**WHAT TO PRODUCE:** Copy out all of the material exactly.

**RECORDS FOR THIS EXERCISE:**
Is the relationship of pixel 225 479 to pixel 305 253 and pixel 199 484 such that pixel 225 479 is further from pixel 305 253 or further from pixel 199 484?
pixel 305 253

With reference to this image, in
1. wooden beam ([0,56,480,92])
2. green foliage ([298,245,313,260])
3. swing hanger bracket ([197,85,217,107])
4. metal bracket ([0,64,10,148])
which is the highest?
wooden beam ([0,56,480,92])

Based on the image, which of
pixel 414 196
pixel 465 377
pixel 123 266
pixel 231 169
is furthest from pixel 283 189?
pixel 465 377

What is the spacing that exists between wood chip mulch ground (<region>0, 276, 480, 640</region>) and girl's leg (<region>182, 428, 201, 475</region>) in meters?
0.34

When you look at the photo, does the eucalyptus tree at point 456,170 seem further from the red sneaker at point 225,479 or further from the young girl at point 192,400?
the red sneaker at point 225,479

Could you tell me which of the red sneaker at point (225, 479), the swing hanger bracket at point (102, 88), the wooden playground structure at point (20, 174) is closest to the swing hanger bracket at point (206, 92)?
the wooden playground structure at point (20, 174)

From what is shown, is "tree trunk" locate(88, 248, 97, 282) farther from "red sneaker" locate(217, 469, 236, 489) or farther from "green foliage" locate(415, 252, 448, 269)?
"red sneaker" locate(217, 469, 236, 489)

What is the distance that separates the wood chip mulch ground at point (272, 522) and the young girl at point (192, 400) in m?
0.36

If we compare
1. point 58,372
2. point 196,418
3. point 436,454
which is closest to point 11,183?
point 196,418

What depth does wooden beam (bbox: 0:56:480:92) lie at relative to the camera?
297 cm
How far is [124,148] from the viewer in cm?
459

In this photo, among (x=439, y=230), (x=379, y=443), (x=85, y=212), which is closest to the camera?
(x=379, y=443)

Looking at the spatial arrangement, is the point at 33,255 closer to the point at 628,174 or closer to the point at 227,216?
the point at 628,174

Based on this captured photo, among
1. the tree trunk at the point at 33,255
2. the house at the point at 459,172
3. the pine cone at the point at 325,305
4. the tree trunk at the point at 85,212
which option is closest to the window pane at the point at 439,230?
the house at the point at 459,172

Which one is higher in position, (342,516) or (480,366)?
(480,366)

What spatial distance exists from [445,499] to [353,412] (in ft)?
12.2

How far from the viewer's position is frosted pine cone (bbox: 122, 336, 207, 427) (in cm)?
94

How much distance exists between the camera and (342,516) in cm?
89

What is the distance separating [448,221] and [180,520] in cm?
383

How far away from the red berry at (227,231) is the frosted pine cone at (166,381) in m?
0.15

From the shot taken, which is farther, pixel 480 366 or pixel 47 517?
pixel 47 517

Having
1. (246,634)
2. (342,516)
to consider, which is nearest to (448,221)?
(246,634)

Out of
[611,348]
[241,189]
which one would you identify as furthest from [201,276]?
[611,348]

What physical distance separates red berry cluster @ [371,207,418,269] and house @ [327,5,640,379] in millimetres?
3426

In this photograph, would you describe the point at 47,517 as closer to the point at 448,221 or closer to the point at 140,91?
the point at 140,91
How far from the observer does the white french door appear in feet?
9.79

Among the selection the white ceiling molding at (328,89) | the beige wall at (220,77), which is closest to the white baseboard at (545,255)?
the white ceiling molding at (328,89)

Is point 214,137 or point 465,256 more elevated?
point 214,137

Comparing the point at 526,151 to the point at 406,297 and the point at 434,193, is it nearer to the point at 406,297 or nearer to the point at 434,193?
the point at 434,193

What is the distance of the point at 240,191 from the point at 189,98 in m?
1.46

**FULL ANSWER:**
Is the relationship of pixel 225 479 to pixel 305 253 and pixel 199 484 such that pixel 225 479 is further from pixel 305 253 or further from pixel 199 484?
pixel 305 253

With reference to this image, in
1. wooden beam ([0,56,480,92])
2. green foliage ([298,245,313,260])
3. swing hanger bracket ([197,85,217,107])
4. metal bracket ([0,64,10,148])
which is the highest?
wooden beam ([0,56,480,92])

Based on the image, which of
pixel 414 196
pixel 465 377
pixel 123 266
pixel 231 169
is furthest from pixel 283 189?
pixel 465 377

What is the spacing that exists between wood chip mulch ground (<region>0, 276, 480, 640</region>) and girl's leg (<region>182, 428, 201, 475</region>) in meters?
0.34

When you look at the photo, does the eucalyptus tree at point 456,170 seem further from the red sneaker at point 225,479 or further from the young girl at point 192,400?
the red sneaker at point 225,479

Could you tell me which of the red sneaker at point (225, 479), the swing hanger bracket at point (102, 88), the wooden playground structure at point (20, 174) is closest to the swing hanger bracket at point (206, 92)?
the wooden playground structure at point (20, 174)

From what is shown, is "tree trunk" locate(88, 248, 97, 282) farther from "red sneaker" locate(217, 469, 236, 489) or farther from "green foliage" locate(415, 252, 448, 269)?
"red sneaker" locate(217, 469, 236, 489)

What is the distance that separates the wood chip mulch ground at point (272, 522) and the young girl at point (192, 400) in m?
0.36

If we compare
1. point 58,372
2. point 196,418
3. point 436,454
which is closest to point 11,183?
point 196,418

What depth does wooden beam (bbox: 0:56:480:92) lie at relative to the camera?
297 cm
How far is [124,148] from the viewer in cm?
459

In this photo, among (x=439, y=230), (x=379, y=443), (x=85, y=212), which is closest to the camera?
(x=379, y=443)

Looking at the spatial arrangement, is the point at 33,255 closer to the point at 628,174 or closer to the point at 227,216?
the point at 628,174

Based on this captured photo, among
1. the tree trunk at the point at 33,255
2. the house at the point at 459,172
3. the pine cone at the point at 325,305
4. the tree trunk at the point at 85,212
which option is closest to the window pane at the point at 439,230?
the house at the point at 459,172

Which one is higher in position, (342,516) or (480,366)?
(480,366)

What spatial distance exists from [445,499] to [353,412] (in ft)?
12.2

How far from the viewer's position is frosted pine cone (bbox: 122, 336, 207, 427) (in cm)?
94

How much distance exists between the camera and (342,516) in cm?
89

What is the distance separating [448,221] and [180,520] in cm?
383

How far away from the red berry at (227,231) is the frosted pine cone at (166,381) in m?
0.15

From the shot taken, which is farther, pixel 480 366 or pixel 47 517?
pixel 47 517

Having
1. (246,634)
2. (342,516)
to consider, which is nearest to (448,221)?
(246,634)

Out of
[611,348]
[241,189]
which one would you identify as furthest from [201,276]?
[611,348]

What physical distance separates red berry cluster @ [371,207,418,269] and house @ [327,5,640,379] in millimetres?
3426

In this photograph, would you describe the point at 47,517 as closer to the point at 448,221 or closer to the point at 140,91?
the point at 140,91
How far from the observer does the white french door appear in feet?
9.79

Among the selection the white ceiling molding at (328,89) | the beige wall at (220,77), which is closest to the white baseboard at (545,255)?
the white ceiling molding at (328,89)

Is point 214,137 or point 465,256 more elevated?
point 214,137

Comparing the point at 526,151 to the point at 406,297 and the point at 434,193, is it nearer to the point at 406,297 or nearer to the point at 434,193?
the point at 434,193

What is the distance of the point at 240,191 from the point at 189,98 in m?
1.46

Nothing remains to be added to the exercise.